Under the allegations of the complaint appellant’s vendor knew he was a stockholder of the Cairo & Fulton Railroad Company, and that for a long period of years he was being paid no dividends on his investment, yet it appears from the complaint that appellee took possession on the 30th of April, 1874, of all the property of the Cairo & Fulton Railroad Company of every character, and converted it to its own use, and has since continuously used it. It is not alleged in the complaint that appellant’s vendor had no notice of this fact, and after these years, the presumption must be indulged that he did know it. But it is manifest, that at any time, the slightest inquiry would have disclosed the facts to him, because they were notorious and of common and general public knowledge, for the appellee took the property pursuant to the agreement of consolidation stated in the complaint, which was made under the public statutes of Arkansas and Missouri.
One interested as part owner of the Cairo & Fulton Railroad Company could not ignore a fact of such public notoriety as that that railroad, which was one of the principal railroads in the State, had passed entirely out of existence and that the railroad which had been called by that name had ceased to be so called, and was called by another name, and had become the property of another company.
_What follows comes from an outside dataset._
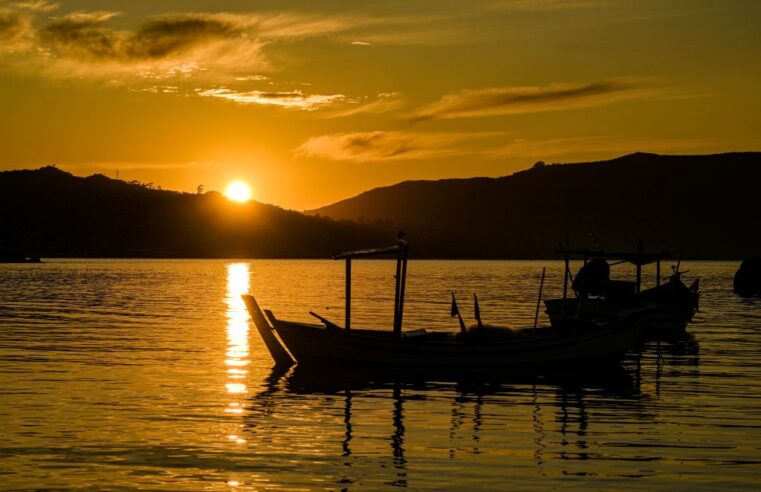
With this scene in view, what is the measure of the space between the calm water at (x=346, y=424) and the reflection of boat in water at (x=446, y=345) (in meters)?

The failure to receive dividends or other returns upon his stock should have suggested some inquiry, and the slightest inquiry would have apprised him of the truth, for the means of knowledge were immediately at hand, and he could have readily learned every fact now relied on as grounds for recovery.
The complaint alleges that the consolidated company has used its funds and funds belonging to the plaintiff to purchase stock in its own and other corporations, thus showing changes in the relations and situation of the parties and the necessity for an extensive accounting after the lapse of many years. This can not now be required, for the rights appellant may once have had are now too stale to command the attention of the court. Of necessity there must come a time, beyond which one can not wait, to begin the enforcement of any right, however meritorious. In our judgment that time was exceeded here, and the judgment and the decree of the court below is therefore affirmed.